Sansak Muangsurin, aquel gigante de lucha libre, se le cruzó cuando era una estrella. Perico abandonó por "la puta calor" (fue su frase para la historia y el principio del fin) y más tarde desaprovechó la revancha. El otro había aprendido algo y parecía un imitador de Primo Carnera, que inspiró ‘Más dura será la caída’. Perico, al que le faltó un poco de cabeza y concentración, recobró la corona continental, pero entró en un túnel de prisa, infortunio, desconfianza y frivolidad.
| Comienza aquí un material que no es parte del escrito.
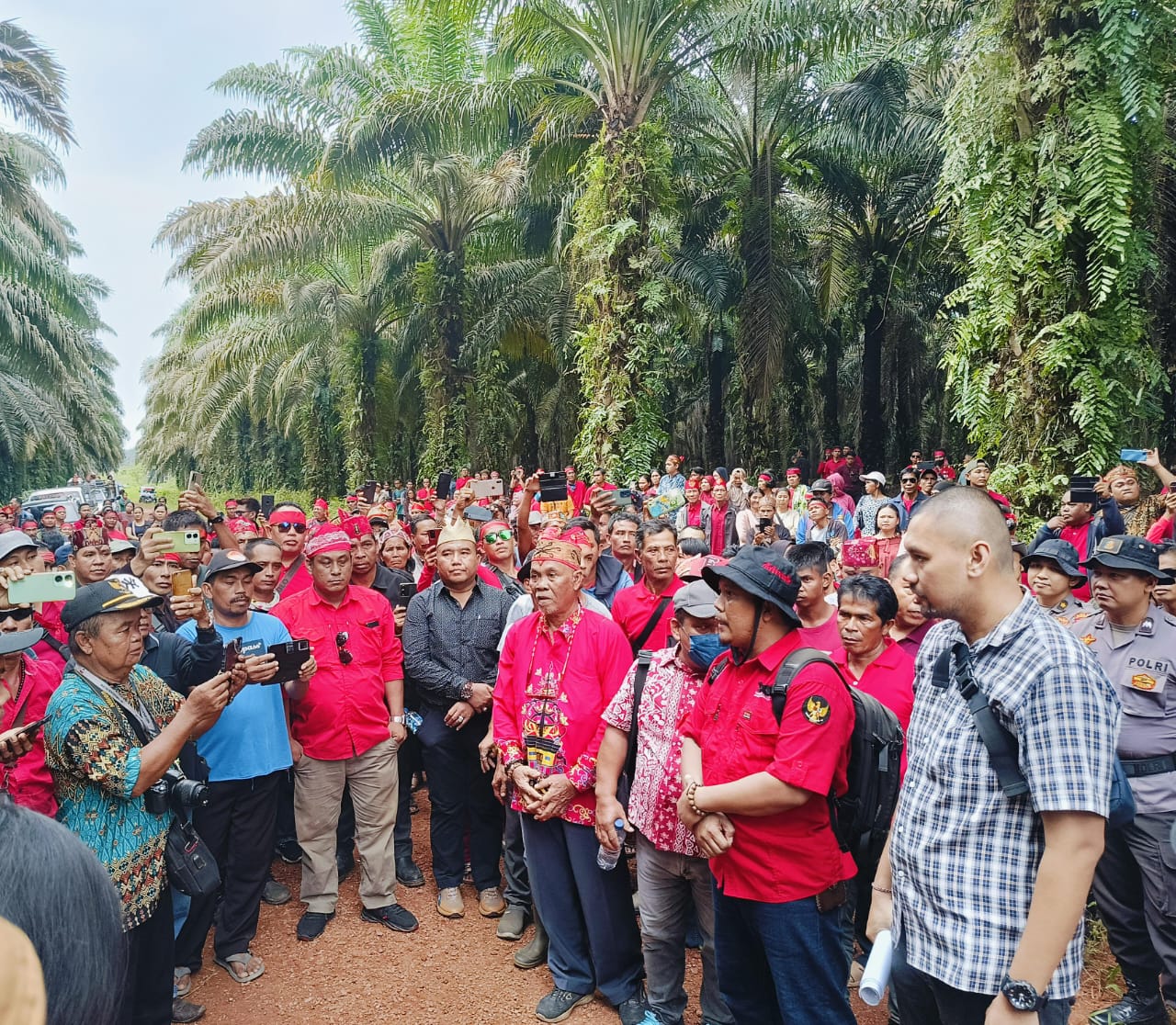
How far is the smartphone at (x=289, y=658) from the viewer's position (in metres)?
3.56

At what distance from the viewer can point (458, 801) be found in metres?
4.88

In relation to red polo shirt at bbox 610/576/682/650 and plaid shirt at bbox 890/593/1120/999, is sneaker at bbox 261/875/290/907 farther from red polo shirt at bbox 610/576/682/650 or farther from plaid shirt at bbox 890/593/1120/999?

Parecía dispuesto a escribir ‘La leyenda del indomable’. Relajó su profesionalidad, que nunca fue ejemplar, peleó mucho y recibió duros castigos. De haber tenido algo más de amor al gimnasio, hablaríamos de un púgil de la altura de Ray Leonard, Chávez, De la Hoya o Pernell Whitaker.

La cima y la nada

Perico ha sido un personaje literario. Encarnó la infausta vida y el drama del púgil: surgió de la nada, alcanzó la cima y se desplomó. Antes del ocaso y de la enfermedad, hizo pintura abstracta, pintura taurina, oyó tertulias en El Mangrullo, grabó algunas canciones, conoció el amor y la paternidad. Acabó asomándose al desgarro de la soledad y del abandono, al vacío.


Lo tuvo casi todo para abrazar felicidad pero el destino le golpeó brutalmente en la cara, en los ojos, en el alma. Por dos noches esenciales ya es mito. Y carne apaleada de leyenda.